Writing a marketing report for your Board can quickly turn into a laundry list of new materials, media coverage and the number of visitors to your nonprofit’s website. The real results of your work can get lost in the shuffle.

By sharing more data in your marketing report, you can help your organization make informed decisions, as well as compare your results to industry standards and best practices. You might also find that using a recurring set of measurements helps you better review what’s working (or not) across your channels. This means you can make ongoing adjustments and conduct mini experiments rather than wait for an annual assessment that might come with big course corrections.

While every Board is different, these 11 digital marketing metrics are a good starting point to track your website, email campaigns and social media channels. We hope they help give your Board and colleagues a clearer picture of why your work is important, what activities are moving you closer to your goals, and data-driven ideas for continuous improvement.

Website

The first 5 metrics all relate to measuring activity across your website:

  1. Traffic that takes action. Is your email newsletter leading to donations? Is social media sending you sign-ups? Use Google Analytics to see where conversions are coming from to get insights about how your target audiences actually engage.
  2. Effect of media coverage. In addition to mentioning recent press, Board members might like to know what it did for “raising awareness” ­– everyone’s favorite (and frustrating!) marketing measurement. Keep track of publication dates in a spreadsheet (or right in Google Analytics by using annotations) and make note of changes in channels, engagement, and conversions. If the media coverage was online, check out the traffic coming to your website as a referral to see what those visitors did once they landed on your site.

### Entries provided:
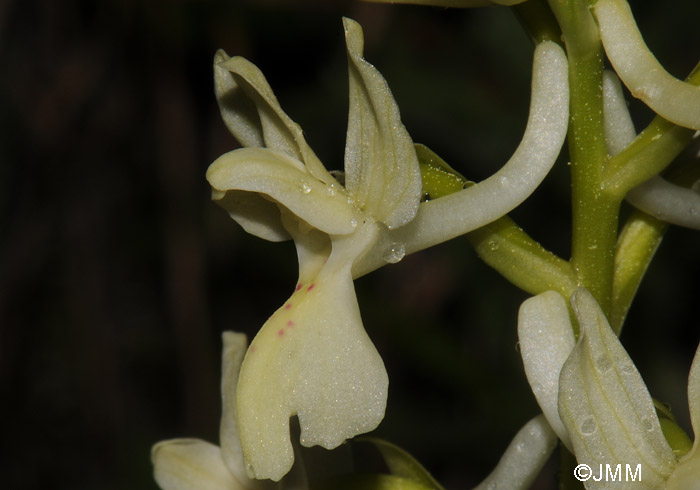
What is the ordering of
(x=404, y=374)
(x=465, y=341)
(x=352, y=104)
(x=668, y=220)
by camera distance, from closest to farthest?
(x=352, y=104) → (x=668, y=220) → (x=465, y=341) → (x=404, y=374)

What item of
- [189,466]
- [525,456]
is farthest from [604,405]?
* * *
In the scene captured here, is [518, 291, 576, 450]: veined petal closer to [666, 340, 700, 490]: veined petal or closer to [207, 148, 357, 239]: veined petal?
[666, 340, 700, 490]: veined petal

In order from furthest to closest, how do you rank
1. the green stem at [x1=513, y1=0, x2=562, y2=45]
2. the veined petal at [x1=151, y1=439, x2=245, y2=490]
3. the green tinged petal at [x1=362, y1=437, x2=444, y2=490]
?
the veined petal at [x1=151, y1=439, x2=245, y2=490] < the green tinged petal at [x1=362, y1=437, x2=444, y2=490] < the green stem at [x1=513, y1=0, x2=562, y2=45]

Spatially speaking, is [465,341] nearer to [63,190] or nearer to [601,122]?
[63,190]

### Short task:
According to the text on nonprofit marketing reports, how many digital marketing metrics does it offer as a starting point? The rows are separate from the marketing report text.

### Answer below:
11